• **Task objective**
Can you pull out each line of the data below that includes the word "site"?

• **Records provided**
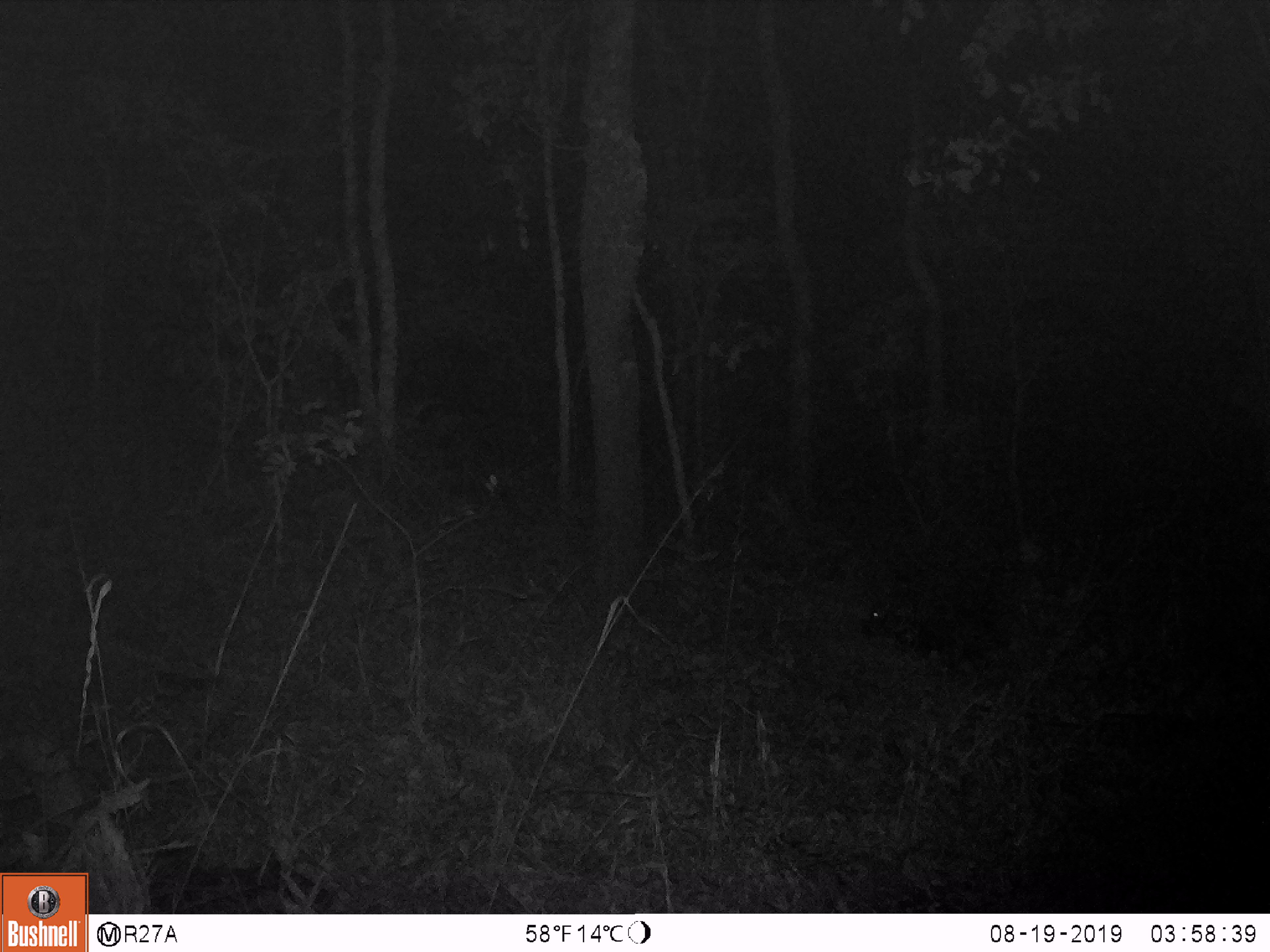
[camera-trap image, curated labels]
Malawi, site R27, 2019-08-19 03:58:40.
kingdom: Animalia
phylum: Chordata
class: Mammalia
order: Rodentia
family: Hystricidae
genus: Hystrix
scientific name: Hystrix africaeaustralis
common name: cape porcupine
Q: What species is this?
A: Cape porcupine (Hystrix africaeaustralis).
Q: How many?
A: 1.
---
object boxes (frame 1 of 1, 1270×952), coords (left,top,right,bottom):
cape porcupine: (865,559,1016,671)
--
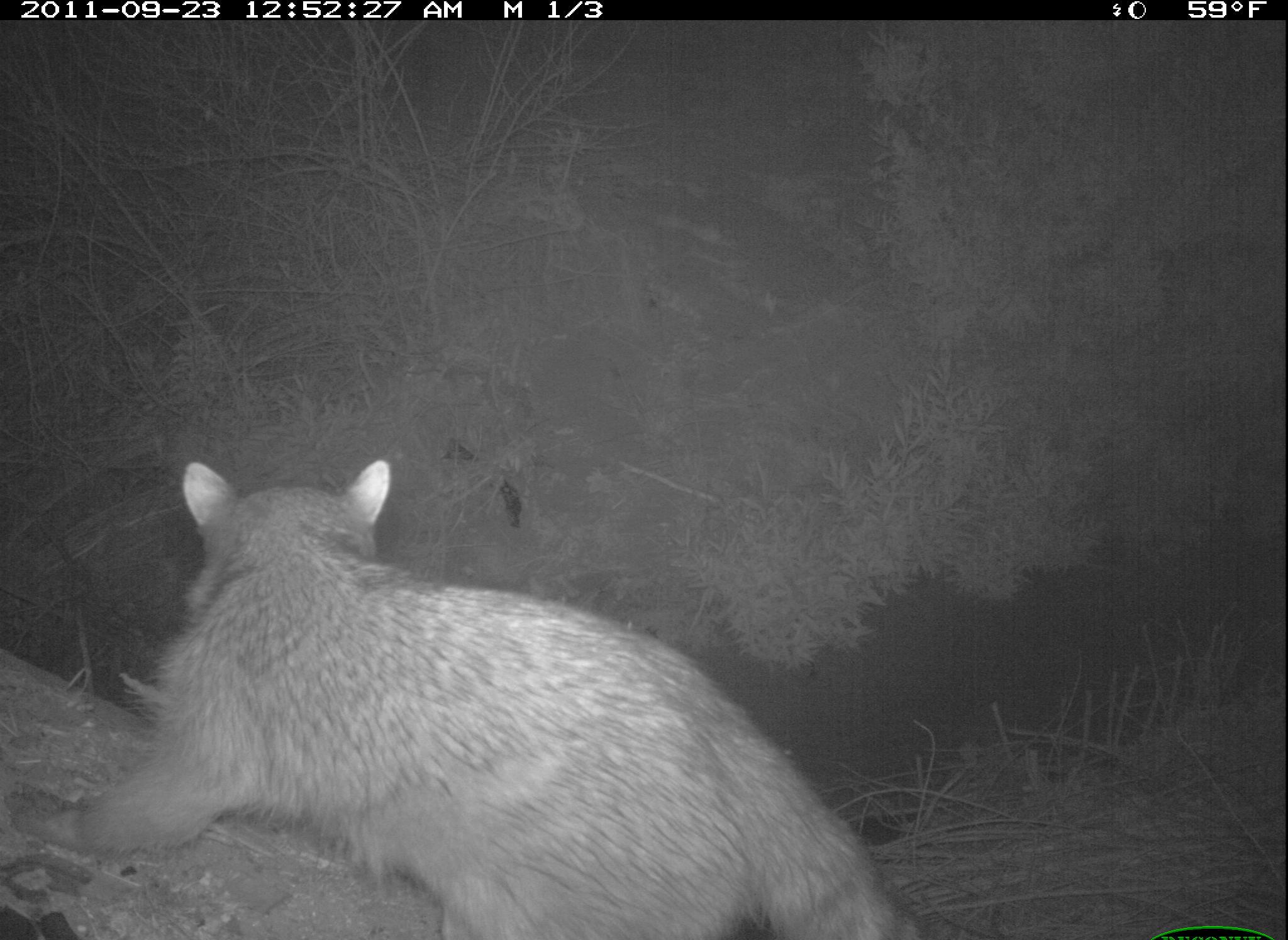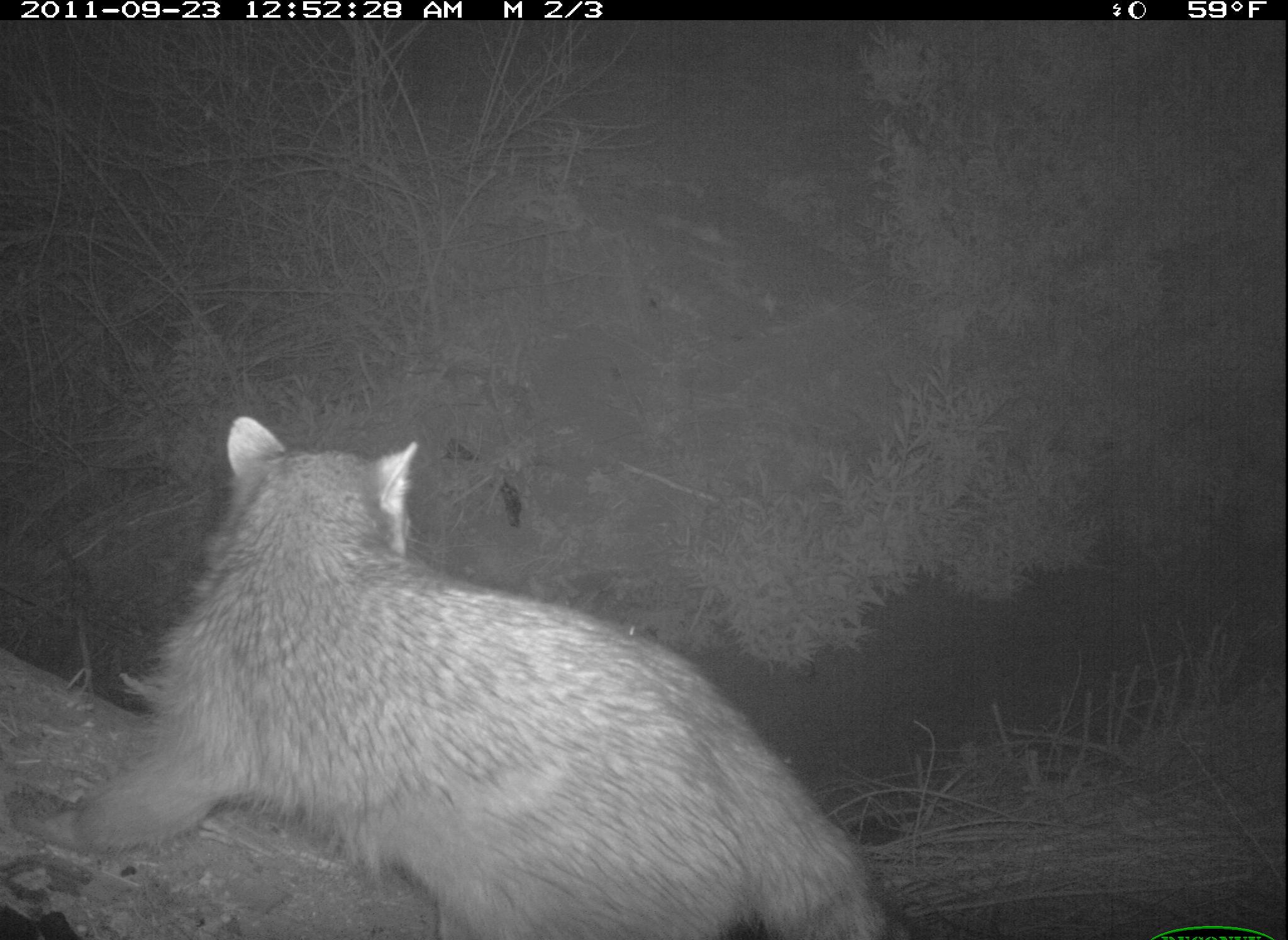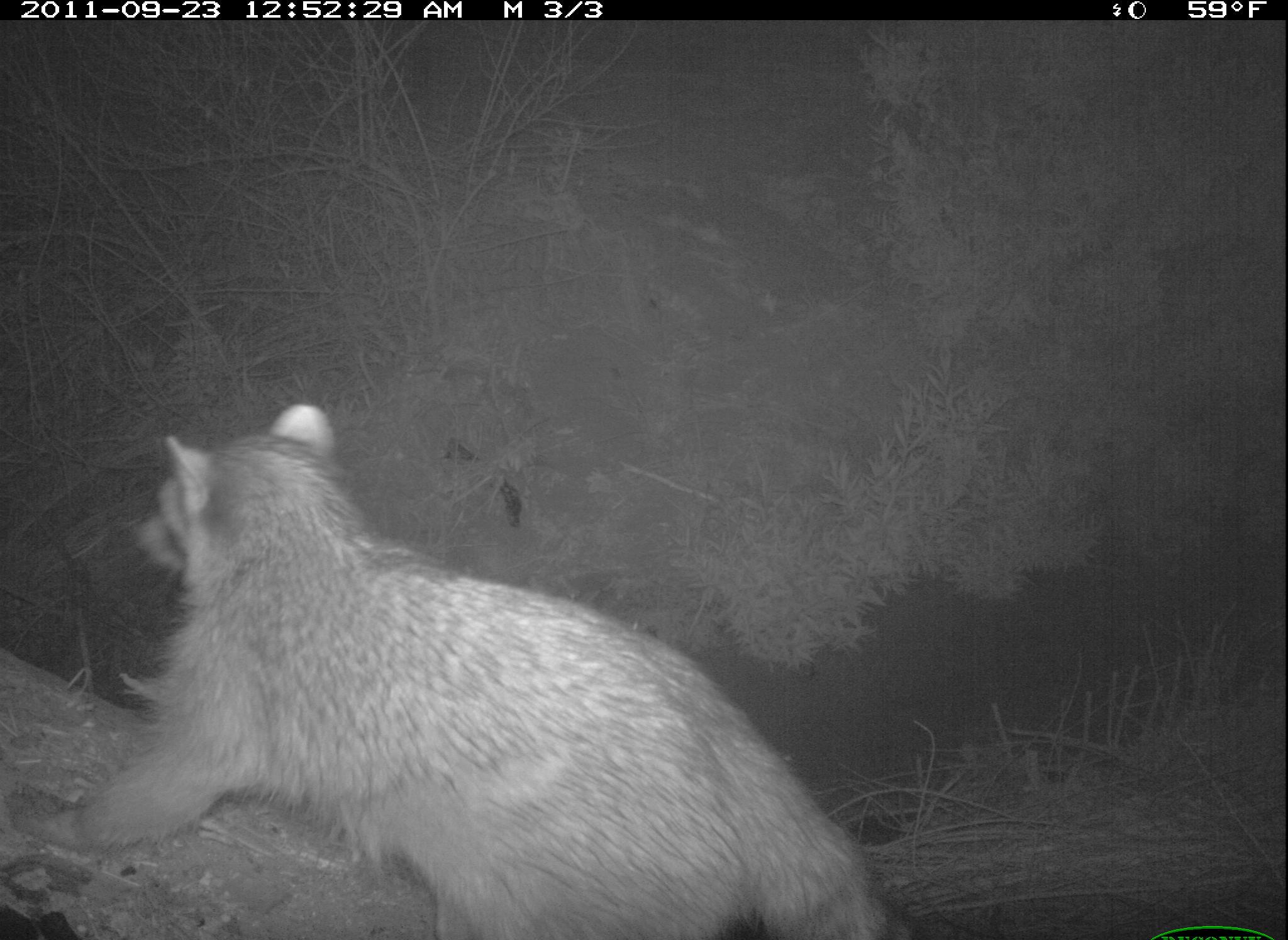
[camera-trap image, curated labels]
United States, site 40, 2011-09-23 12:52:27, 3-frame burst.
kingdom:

• **Solution below**
Malawi, site R27, 2019-08-19 03:58:40.
United States, site 40, 2011-09-23 12:52:27, 3-frame burst.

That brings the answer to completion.